======== Records for the task ========

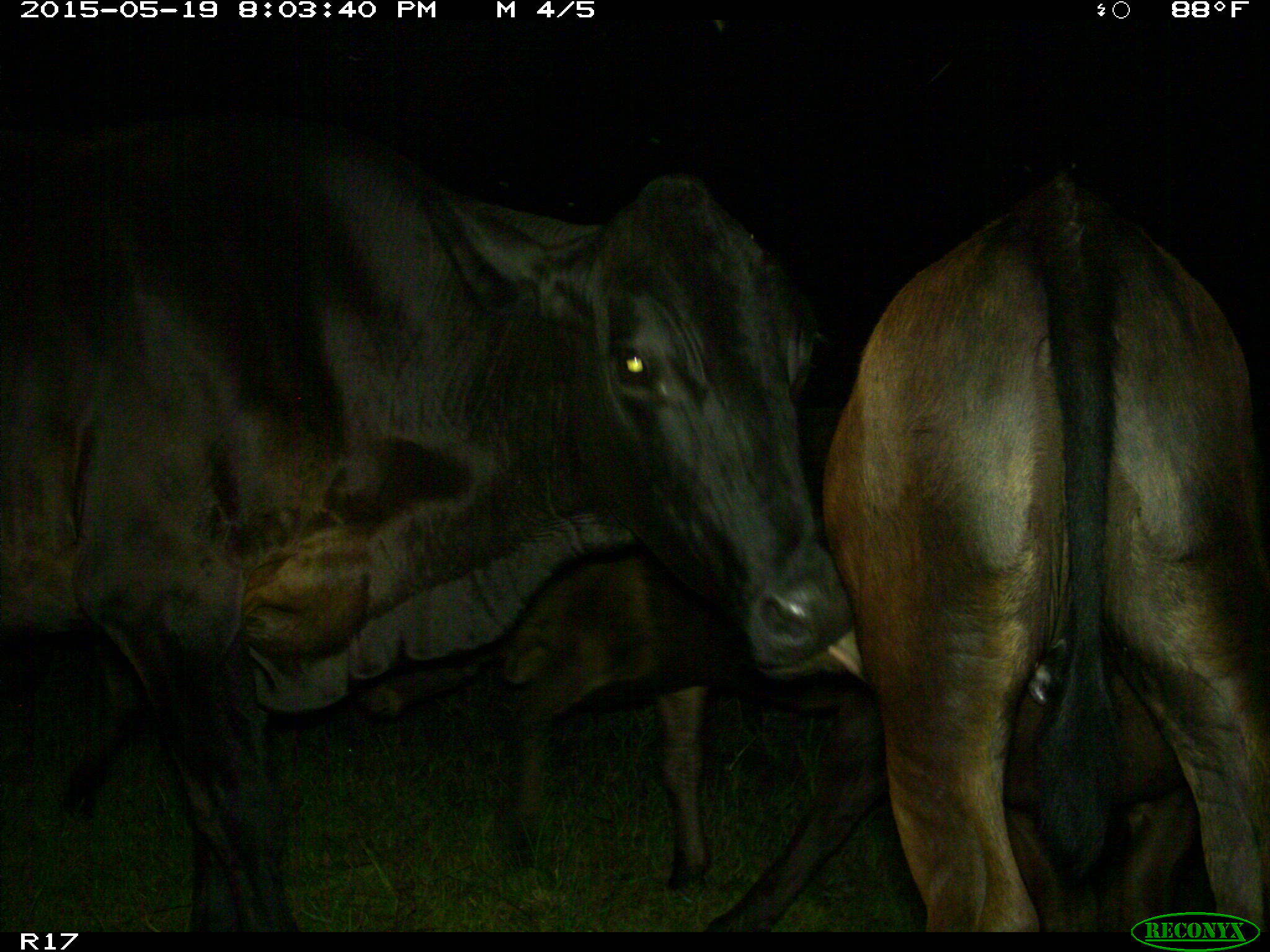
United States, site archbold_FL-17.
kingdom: Animalia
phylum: Chordata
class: Mammalia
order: Artiodactyla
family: Bovidae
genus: Bos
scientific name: Bos taurus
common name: domestic cow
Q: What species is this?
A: Bos taurus (domestic cow).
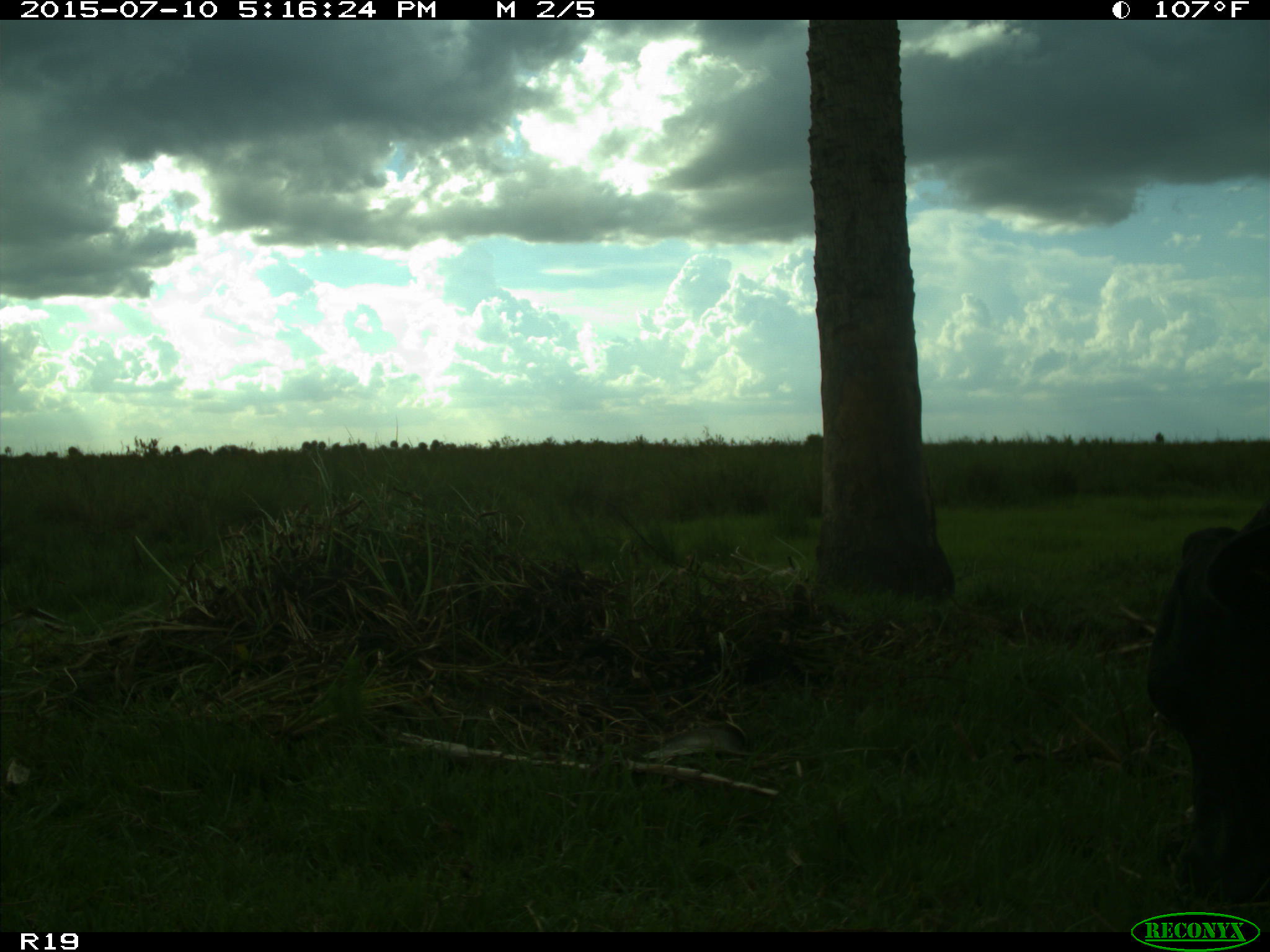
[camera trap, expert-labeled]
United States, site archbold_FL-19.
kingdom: Animalia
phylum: Chordata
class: Mammalia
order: Artiodactyla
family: Bovidae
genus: Bos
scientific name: Bos taurus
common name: domestic cow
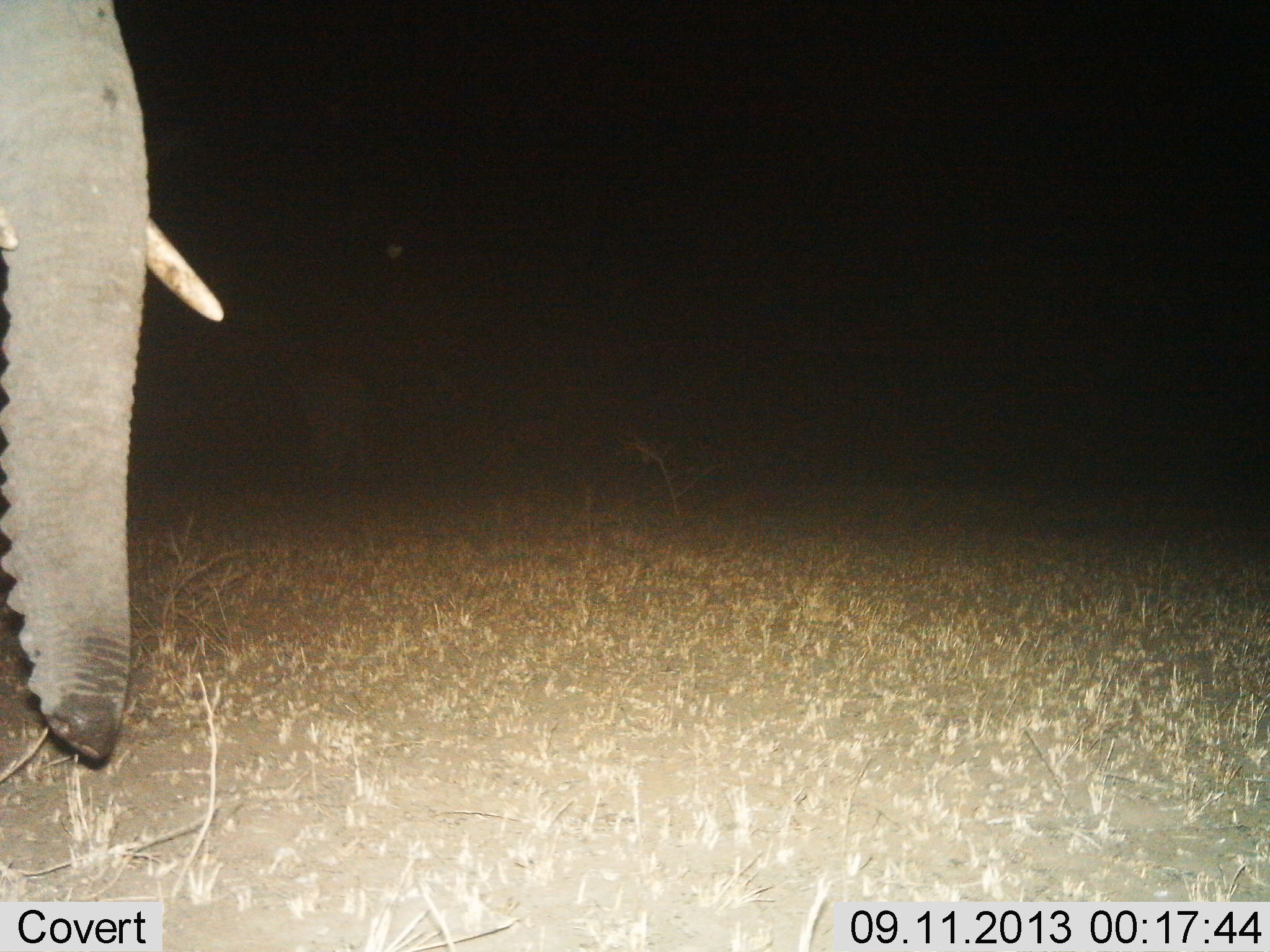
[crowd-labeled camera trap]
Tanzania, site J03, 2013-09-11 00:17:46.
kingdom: Animalia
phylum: Chordata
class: Mammalia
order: Proboscidea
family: Elephantidae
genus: Loxodonta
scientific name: Loxodonta africana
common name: african bush elephant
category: elephant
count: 1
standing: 90%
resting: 0%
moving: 20%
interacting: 0%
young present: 0%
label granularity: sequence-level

========

▶ [About this exercise]: What's needed is every record restated exactly, pictures excluded.

▶ [Response]:
United States, site archbold_FL-17.
kingdom: Animalia
phylum: Chordata
class: Mammalia
order: Artiodactyla
family: Bovidae
genus: Bos
scientific name: Bos taurus
common name: domestic cow
Q: What species is this?
A: Bos taurus (domestic cow).
[camera trap, expert-labeled]
United States, site archbold_FL-19.
kingdom: Animalia
phylum: Chordata
class: Mammalia
order: Artiodactyla
family: Bovidae
genus: Bos
scientific name: Bos taurus
common name: domestic cow
[crowd-labeled camera trap]
Tanzania, site J03, 2013-09-11 00:17:46.
kingdom: Animalia
phylum: Chordata
class: Mammalia
order: Proboscidea
family: Elephantidae
genus: Loxodonta
scientific name: Loxodonta africana
common name: african bush elephant
category: elephant
count: 1
standing: 90%
resting: 0%
moving: 20%
interacting: 0%
young present: 0%
label granularity: sequence-level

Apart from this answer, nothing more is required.